Na avaliação do diretor-executivo da Associação Brasileira das Indústrias Exportadoras de Carne (Abiec), Fernando Sampaio, o país reúne as condições necessárias para segregar a produção de carne bovina de acordo com as exigências de cada um de seus clientes. “A produção segregada já existe. O que vamos deixar claro é que o uso desse produto não é permitido na Europa”, explicou ele, citando o Sistema de Identificação e Certificação de Bovinos e Bubalinos (Sisbov), que garante a rastreabilidade dos animais.

“Acredito que a classe de produtores brasileira está madura para segregar a produção”, concorda o presidente da MSD Saúde Animal no Brasil, Vilson Simon que, no entanto, acredita que a utilização dos beta-agonistas levará a uma maior fiscalização dos europeus. “Decerto, eles vão tentar achar mais motivos para endurecer”, reconhece Simon.

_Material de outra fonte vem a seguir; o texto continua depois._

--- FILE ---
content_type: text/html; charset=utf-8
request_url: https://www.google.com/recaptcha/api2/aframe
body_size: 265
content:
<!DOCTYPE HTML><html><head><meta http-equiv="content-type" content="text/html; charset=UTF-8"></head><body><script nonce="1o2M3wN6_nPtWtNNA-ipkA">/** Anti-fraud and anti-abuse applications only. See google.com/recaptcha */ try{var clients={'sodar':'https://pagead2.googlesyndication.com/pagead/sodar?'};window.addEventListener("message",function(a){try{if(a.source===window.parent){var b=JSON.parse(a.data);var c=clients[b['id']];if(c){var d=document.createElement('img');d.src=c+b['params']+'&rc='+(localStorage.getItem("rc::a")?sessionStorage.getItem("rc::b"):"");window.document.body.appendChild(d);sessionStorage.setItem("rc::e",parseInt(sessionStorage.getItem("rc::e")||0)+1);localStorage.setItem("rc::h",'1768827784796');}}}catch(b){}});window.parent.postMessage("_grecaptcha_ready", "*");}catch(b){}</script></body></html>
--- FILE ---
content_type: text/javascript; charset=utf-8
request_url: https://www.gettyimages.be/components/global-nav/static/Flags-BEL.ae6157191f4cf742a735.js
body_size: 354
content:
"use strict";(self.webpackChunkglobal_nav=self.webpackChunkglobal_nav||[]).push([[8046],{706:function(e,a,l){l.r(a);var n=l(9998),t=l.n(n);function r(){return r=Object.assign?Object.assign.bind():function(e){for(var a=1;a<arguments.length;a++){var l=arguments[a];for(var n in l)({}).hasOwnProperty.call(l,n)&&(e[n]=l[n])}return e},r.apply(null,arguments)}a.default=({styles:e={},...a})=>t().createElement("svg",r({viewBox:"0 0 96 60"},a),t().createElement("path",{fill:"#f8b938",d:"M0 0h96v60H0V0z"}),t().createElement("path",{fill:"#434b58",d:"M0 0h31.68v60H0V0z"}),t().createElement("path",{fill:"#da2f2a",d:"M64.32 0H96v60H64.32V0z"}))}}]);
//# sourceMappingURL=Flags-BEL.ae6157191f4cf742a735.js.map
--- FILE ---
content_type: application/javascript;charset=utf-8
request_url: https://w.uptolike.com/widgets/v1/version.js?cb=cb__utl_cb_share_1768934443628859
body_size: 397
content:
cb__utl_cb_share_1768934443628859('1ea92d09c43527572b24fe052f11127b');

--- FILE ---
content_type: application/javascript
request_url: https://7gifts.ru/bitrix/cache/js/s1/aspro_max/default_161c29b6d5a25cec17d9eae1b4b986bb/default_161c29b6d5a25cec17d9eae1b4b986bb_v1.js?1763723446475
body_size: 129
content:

Apesar da expectativa otimista, Sampaio alerta para o risco de serem encontrados resíduos de cloridrato de zilpaterol na carne exportada para o bloco europeu, tanto para os frigoríficos quanto para os pecuaristas. “Quem vai ser punido é o exportador, mas a rastreabilidade permite que a indústria encontre o produtor responsável”, assegura o dirigente.

Do lado da indústria veterinária, as perspectivas são promissoras. Detentora da tecnologia, a MSD pretende abocanhar 25% – cerca de 1 milhão de cabeças – do mercado de animais confinados já neste ano. O produto é utilizado durante um período de 20 a 40 dias, na fase de terminação dos animais.

Simon afirma que o significativo volume de vendas esperado pela companhia tem como base o incremento de produtividade entre 10% e 15%, ou uma arroba, no peso do animal pronto para o abate. O potencial do novo produto, inclusive, faz com que o setor minimize eventuais problemas com a Europa. “Não poderíamos virar as costas para uma ferramenta de tecnologia que traz ganhos ao produtor para atender apenas um cliente”, diz Sampaio. “Exportamos para cerca de 150 países e a Europa é só mais um mercado”, reforça Simon.

Fonte: jornal Valor Econômico, resumida e adaptada pela Equipe BeefPoint.